After missing on average 150 out of 180 days of school over the previous five years, in 2019, Connor was able to return to school full time. In this, his sophomore year in high school, he’s only missed 12. What makes that possible is the regimen of cannabis tincture, which he needs every four hours in microdoses.

Unfortunately, Maryland prohibits cannabis on school grounds for any reason, so he can’t go to the school nurse’s office to take his medicine the way he could if he had been prescribed steroids, Ritalin, or even an opioid narcotic. A parent has to come to school, sign him out, and take him completely off school grounds to give him the medicine that’s not just keeping him alive but helping him thrive. That’s possible some days, but there are others when his parents have to travel for work, and Connor has to skip his medicine.

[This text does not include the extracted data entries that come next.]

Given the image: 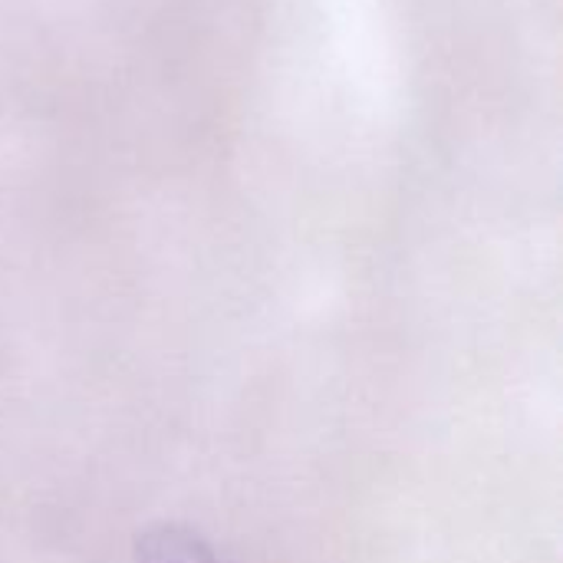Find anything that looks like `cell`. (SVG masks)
<instances>
[{
	"label": "cell",
	"mask_w": 563,
	"mask_h": 563,
	"mask_svg": "<svg viewBox=\"0 0 563 563\" xmlns=\"http://www.w3.org/2000/svg\"><path fill=\"white\" fill-rule=\"evenodd\" d=\"M135 563H221L214 551L181 525H158L139 534Z\"/></svg>",
	"instance_id": "6da1fadb"
}]
</instances>
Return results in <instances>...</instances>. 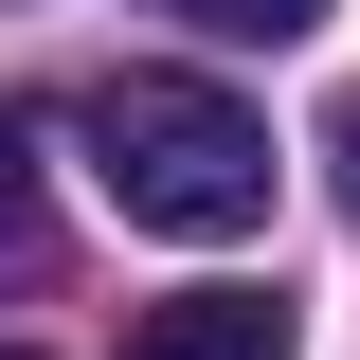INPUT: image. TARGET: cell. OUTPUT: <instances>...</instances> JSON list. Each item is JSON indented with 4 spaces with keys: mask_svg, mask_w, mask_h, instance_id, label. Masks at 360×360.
<instances>
[{
    "mask_svg": "<svg viewBox=\"0 0 360 360\" xmlns=\"http://www.w3.org/2000/svg\"><path fill=\"white\" fill-rule=\"evenodd\" d=\"M72 144H90V198L127 234H252L270 217V108H234L217 72H108L72 108Z\"/></svg>",
    "mask_w": 360,
    "mask_h": 360,
    "instance_id": "cell-1",
    "label": "cell"
},
{
    "mask_svg": "<svg viewBox=\"0 0 360 360\" xmlns=\"http://www.w3.org/2000/svg\"><path fill=\"white\" fill-rule=\"evenodd\" d=\"M127 360H288V307L270 288H180V307L127 324Z\"/></svg>",
    "mask_w": 360,
    "mask_h": 360,
    "instance_id": "cell-2",
    "label": "cell"
},
{
    "mask_svg": "<svg viewBox=\"0 0 360 360\" xmlns=\"http://www.w3.org/2000/svg\"><path fill=\"white\" fill-rule=\"evenodd\" d=\"M162 18H198V37H252V54H288V37L324 18V0H162Z\"/></svg>",
    "mask_w": 360,
    "mask_h": 360,
    "instance_id": "cell-3",
    "label": "cell"
},
{
    "mask_svg": "<svg viewBox=\"0 0 360 360\" xmlns=\"http://www.w3.org/2000/svg\"><path fill=\"white\" fill-rule=\"evenodd\" d=\"M0 360H37V342H0Z\"/></svg>",
    "mask_w": 360,
    "mask_h": 360,
    "instance_id": "cell-4",
    "label": "cell"
},
{
    "mask_svg": "<svg viewBox=\"0 0 360 360\" xmlns=\"http://www.w3.org/2000/svg\"><path fill=\"white\" fill-rule=\"evenodd\" d=\"M342 144H360V127H342Z\"/></svg>",
    "mask_w": 360,
    "mask_h": 360,
    "instance_id": "cell-5",
    "label": "cell"
}]
</instances>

Connor’s family is not alone in confronting this grave dilemma. Maryland currently has nearly 200 school-age children enrolled in its medical cannabis program, but none of them can take their medicine at school.

On January 20, 2020, a bill to fix that was introduced in the Maryland House of Delegates. If enacted, HB 331 and companion Senate Bill 0605, also known as Connor’s Courage, would remove that barrier for the state’s sick children.

When interviewed for this article, Connor was again at the Maryland statehouse, lobbying for the bills.

“I’m a living example that this works,” Connor says. “If I want to see this passed, they have to see me. I have to express the issue.”

Connor notes that there are currently only 11 states that allow school children to use the medicinal cannabis they’re legally entitled to on school grounds. Neighboring Washington, D.C. just added the provision, as has Virginia. The Sheffields are hopeful Maryland will join them this year.

“Being a public advocate is a little stressful,” Connor admits, but says that once people know the facts, “nobody is really going to oppose it.”

As many other patients also report, Connor says his microdoses of cannabis do not leave him feeling high, just out of pain. Tricia says cannabis has transformed her son’s life, not just helping him eat and digest food but allowing him to grow more confident and social. And in the last year using cannabis, he’s grown a foot in height. Connor finally had his feeding tube removed last month, and is excited to get back to racing.

“He’s well,” says Tricia. “He’s not sick anymore.”